Trecho selecionado

Cada coisa que lia aumentava meu fascínio. Aí, quando estávamos comentando sobre a pauta do Tendências com minha filha, ela disse que tinha uma amiga que estava morando em Ilha do Ferro. Me passou o contato e lá fui eu atrás da Bruna Barros, ilustradora, mineira que morava em São Paulo e que, no pandemônio que virou 2020 resolveu – ela e o marido, músico –  se mudar para o sertão de Alagoas.

A proposta inicial seria a de um “intercâmbio”, como já havia feito anos antes, para fora do Brasil. Só que agora queria o dentro. Os iniciais seis meses se passaram e eles decidiram ficar mais seis. “Estamos fazendo a vida aqui, trabalhando online”, ela me fala, ainda sem previsão de como será o futuro.

Seria a Bruna quem escreveria esse artigo. E ela topou. Mas tinha uma mudança de casa (dela) no meio do caminho e os prazos de entrega do texto, esse tempo que ruge em nossos calcanhares enquanto não decidimos também fazer um intercâmbio para o interior do nosso interior. Aí, combinamos: ela me passaria o contato de um artesão para eu conversar e, no futuro, ela produziria outra pauta para o Tendências. Vamos em frente.

Queria alguém novo e que já tivesse um trabalho consistente. Ela me passou o whatsapp do Gef e ele me respondeu prontamente. Marcamos um horário para conversarmos com calma. O que aliás, começou bem divertido. Eu tinha entendido que ele era filho de Petrônio, artesão sobre o qual eu já tinha lido e visto o que faz. Antes pescador e agricultor, descobriu seu talento para o artesanato em madeira, ofício pelo qual é apaixonado e que foi seguido pelo filho Yang.

“Eu moro com o Petrônio, mas não sou filho dele e Yang também não é meu irmão, mas isso eu vou lhe contando mais para frente”, Gef me responde do lado de lá da linha, com um tom de voz simpático, dando mostras de que ria enquanto falava. Ele conta que cursava o ensino médio e trabalhava numa lanchonete em Pão de Açucar, o município onde fica o povoado de Ilha do Ferro. Ia e voltava todos os dias, levava e trazia, na garupa da moto, Nikiela da Paz Faria, sua namorada, que também estudava lá. Isso durou um ano inteiro. Ganhava 70 reais por semana, o que era a renda da família.

É aí que o Petrônio entra na história. Pai de Nikiela, ele perguntava ao menino se ele queria trabalhar com ele, fazer arte. “Você mora aqui e, quando ficar bom nesse ramo, você vai conseguir fazer suas coisas”, relembra das palavras de Petrônio. Começou lixando as bonecas que Yang fazia. Petrônio não só ensinava como incentivava. “Um dia, fomos pro sítio dele para pegar madeira e, o que eu não conseguia fazer, ele fazia pra mim. Voltava dizendo que tinha sido eu quem fiz”, diverte-se.

Linhas extraídas

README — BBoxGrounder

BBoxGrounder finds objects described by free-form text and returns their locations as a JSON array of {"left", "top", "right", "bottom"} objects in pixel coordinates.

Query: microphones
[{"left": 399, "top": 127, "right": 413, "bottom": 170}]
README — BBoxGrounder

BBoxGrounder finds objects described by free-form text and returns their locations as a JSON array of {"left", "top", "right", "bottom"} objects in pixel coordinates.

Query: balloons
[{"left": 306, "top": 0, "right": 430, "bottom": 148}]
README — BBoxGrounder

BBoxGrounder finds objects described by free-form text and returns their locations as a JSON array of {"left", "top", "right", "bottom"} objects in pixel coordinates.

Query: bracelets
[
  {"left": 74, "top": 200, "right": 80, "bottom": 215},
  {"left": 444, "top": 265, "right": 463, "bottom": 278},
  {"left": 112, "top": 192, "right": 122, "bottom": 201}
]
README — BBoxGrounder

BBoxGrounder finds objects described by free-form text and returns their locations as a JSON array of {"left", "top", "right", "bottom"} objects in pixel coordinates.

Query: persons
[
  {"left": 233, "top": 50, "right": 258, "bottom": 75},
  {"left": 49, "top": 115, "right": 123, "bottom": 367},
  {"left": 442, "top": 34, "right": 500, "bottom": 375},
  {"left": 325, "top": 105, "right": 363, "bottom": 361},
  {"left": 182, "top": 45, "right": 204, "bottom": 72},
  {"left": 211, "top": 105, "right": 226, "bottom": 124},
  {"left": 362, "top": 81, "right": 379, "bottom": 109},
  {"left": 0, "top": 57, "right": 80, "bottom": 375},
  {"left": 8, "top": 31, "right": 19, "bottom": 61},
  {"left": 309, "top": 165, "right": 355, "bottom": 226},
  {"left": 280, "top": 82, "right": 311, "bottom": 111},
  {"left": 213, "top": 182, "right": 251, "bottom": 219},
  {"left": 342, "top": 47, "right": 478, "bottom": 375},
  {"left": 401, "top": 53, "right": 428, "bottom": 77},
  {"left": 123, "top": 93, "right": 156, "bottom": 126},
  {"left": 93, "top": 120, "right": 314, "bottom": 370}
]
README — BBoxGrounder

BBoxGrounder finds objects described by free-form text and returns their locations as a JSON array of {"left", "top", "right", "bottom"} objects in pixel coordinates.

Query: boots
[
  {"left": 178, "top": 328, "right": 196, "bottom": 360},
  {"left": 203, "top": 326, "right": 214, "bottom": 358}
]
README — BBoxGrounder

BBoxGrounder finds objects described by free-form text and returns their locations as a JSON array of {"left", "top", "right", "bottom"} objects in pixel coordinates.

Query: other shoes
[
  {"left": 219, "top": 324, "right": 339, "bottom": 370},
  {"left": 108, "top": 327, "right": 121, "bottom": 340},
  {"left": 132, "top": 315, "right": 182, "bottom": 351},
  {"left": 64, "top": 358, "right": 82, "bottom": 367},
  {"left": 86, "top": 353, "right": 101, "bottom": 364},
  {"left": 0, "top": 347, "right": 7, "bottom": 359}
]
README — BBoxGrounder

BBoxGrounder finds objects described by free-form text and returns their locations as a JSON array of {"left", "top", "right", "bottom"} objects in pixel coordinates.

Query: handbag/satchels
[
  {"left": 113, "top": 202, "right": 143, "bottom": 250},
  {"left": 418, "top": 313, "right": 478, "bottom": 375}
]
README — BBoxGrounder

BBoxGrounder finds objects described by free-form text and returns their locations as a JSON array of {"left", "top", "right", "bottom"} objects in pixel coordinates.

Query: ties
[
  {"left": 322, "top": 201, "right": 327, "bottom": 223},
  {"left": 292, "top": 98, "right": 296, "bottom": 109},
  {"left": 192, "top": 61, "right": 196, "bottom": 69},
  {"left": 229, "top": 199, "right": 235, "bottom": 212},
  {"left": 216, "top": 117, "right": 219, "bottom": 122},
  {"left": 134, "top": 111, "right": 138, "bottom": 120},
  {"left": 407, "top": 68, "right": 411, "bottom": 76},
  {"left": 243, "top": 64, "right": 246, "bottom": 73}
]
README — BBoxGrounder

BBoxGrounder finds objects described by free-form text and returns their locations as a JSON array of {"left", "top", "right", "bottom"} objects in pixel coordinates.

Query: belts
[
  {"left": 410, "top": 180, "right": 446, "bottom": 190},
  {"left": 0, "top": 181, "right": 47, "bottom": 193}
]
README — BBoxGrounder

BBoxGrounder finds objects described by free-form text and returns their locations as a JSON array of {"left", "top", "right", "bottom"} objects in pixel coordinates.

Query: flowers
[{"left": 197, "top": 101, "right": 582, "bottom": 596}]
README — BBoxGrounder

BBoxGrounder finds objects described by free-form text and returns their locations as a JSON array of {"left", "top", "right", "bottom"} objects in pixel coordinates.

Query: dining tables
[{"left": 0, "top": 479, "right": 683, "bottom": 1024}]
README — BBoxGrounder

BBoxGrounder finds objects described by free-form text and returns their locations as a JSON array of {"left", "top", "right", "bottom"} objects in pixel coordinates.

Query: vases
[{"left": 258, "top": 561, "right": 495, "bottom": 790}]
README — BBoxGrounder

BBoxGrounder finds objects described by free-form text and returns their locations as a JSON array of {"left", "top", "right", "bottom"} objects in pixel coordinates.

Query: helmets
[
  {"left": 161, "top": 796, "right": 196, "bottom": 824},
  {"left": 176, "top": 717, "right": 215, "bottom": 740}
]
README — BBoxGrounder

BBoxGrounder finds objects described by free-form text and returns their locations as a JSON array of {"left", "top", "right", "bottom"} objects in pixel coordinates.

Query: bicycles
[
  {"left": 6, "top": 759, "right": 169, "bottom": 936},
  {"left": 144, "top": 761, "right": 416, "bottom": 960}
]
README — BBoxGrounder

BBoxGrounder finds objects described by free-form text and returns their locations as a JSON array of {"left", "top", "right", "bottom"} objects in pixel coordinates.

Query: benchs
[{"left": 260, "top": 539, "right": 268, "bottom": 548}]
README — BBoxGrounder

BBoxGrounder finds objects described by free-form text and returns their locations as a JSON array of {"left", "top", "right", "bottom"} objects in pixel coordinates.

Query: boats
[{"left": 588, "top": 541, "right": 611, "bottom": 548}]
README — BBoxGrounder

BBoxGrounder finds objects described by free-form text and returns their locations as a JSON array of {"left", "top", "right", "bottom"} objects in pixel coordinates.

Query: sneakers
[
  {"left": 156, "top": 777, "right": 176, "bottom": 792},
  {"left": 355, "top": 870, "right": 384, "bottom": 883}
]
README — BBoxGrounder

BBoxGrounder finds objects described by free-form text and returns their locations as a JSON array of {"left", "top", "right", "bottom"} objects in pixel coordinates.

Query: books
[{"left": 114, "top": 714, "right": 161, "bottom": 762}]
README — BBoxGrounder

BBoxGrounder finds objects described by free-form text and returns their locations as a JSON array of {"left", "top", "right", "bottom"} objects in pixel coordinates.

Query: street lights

Partes do exercício
- a) No trecho sobre Ilha do Ferro, quanto Gef ganhava por semana na lanchonete?
- b) Retome o trecho sobre Ilha do Ferro a partir do ponto em que ele termina.
As linhas não têm relação com o trecho sobre Ilha do Ferro.

Respostas
- a) 70 reais por semana.

- b)
As primeiras obras que saíram de suas próprias mãos, sob o ensinamento de Petrônio, foram ex-votos. “Você sabe, né? Só a cabeça, sem o corpo. Fui me aperfeiçoando nessa forma de fazer bonecos, fui vendendo alguns e me alegrei bastante com isso. Hoje já crio minhas próprias peças e ajudo minha mãe, que mora com duas irmãs menores”, ele desembola.

Atualmente, Gef faz várias outras peças e, mesmo ao dizer que não se prende a uma coisa só, é dos ex-votos que mais gosta. “Tenho meu instagram e estou sempre pensando em inovar”. Pergunto de onde vem a madeira e ele responde que vem do mato, da beira do rio, mas adverte: “Madeira viva não presta, pegamos só as madeiras que já estão mortas.”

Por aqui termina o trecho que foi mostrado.